Thursday, February 7th, 2008 · Kendall Clark

Last week POPS—the expertise location service we built for NASA—went into production as an Agency-wide application; it’s thought to be the first “institutional” (that is, business) Semantic Web app deployed Agency-wide at NASA. (I should emphasize that no one really knows whether POPS is the first; but we believe it to be and for good reasons.)

We’re very proud of this accomplishment. It’s proof that SemWeb technologies like RDF and SPARQL are useful for building solutions to information integration problems. We’re also proud because it proves what Bijan Parsia, Andy Schain (NASA HQ CTO), and I thought about this problem from the first time we talked about it in 2005: expertise location is a kind of information integration problem.

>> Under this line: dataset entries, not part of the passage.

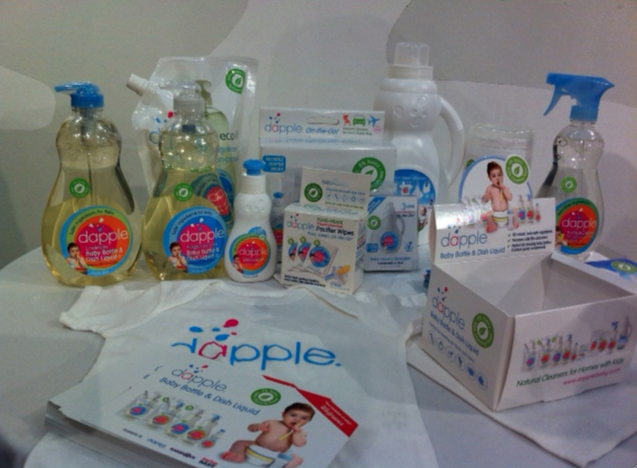 Dapple natural cleaning products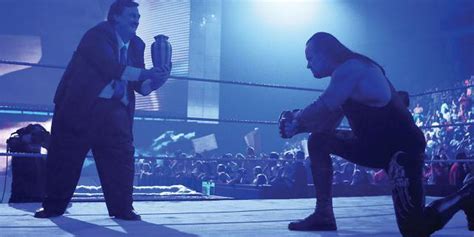 WWE's Undertaker Receives Farewell From Paul Bearer Hologram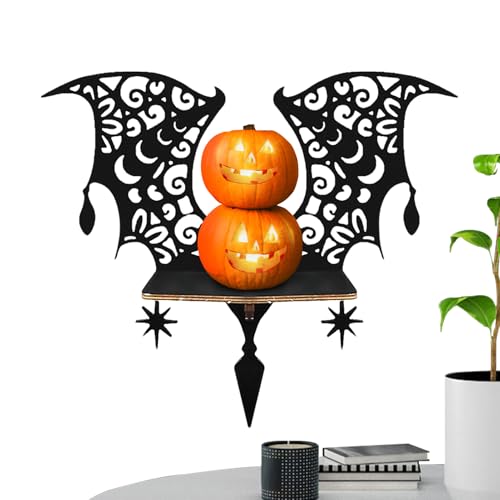 Fledermausregal – Holz-Gothic- | Fledermausregal Gothic für Arbeitszimmer Schlafzimmer Büros | Wandbehang Ausstellungsregale für Halloween Zuhause Schlafzimmer Wohnzimmer Hexe Fledermausregal – Holz-Gothic- | Fledermausregal Gothic für Arbeitszimmer Schlafzimmer Büros | Wandbehang Ausstellungsregale für Halloween Zuhause Schlafzimmer Wohnzimmer Hexe von fanelod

And despite all the OWL—and, especially, OWL DL—work we do, this demonstrates that we’re also a pretty good “shallow end” SemWeb app company, too.

We don’t yet know how successful POPS will be at NASA, but if it’s successful, it will be so for two reasons: First, it’s really just a visual query builder for an RDF aggregation that we’ve tricked people into using by building a user interface that reminds people of iTunes—and we owe this to one of our fav HCI researchers, m.c. schrafel and her mspace tool. Second, because C&P Employee #1, Mike Grove, will have, often by sheer force of will, made it a success by writing a ton of good, clean, interesting code; by doing an inordinate amount of project management; and, third, by being goddam unflappable under pressure.

At the launch party for POPS, lots of people were giving and taking credit for it—I don’t disagree with a word of it. Neither Mike nor I said much about any of that because, well, that’s pretty boring. But if someone had asked me, I would have said what I know to be true: POPS is Mike Grove’s baby and it’s all grows up.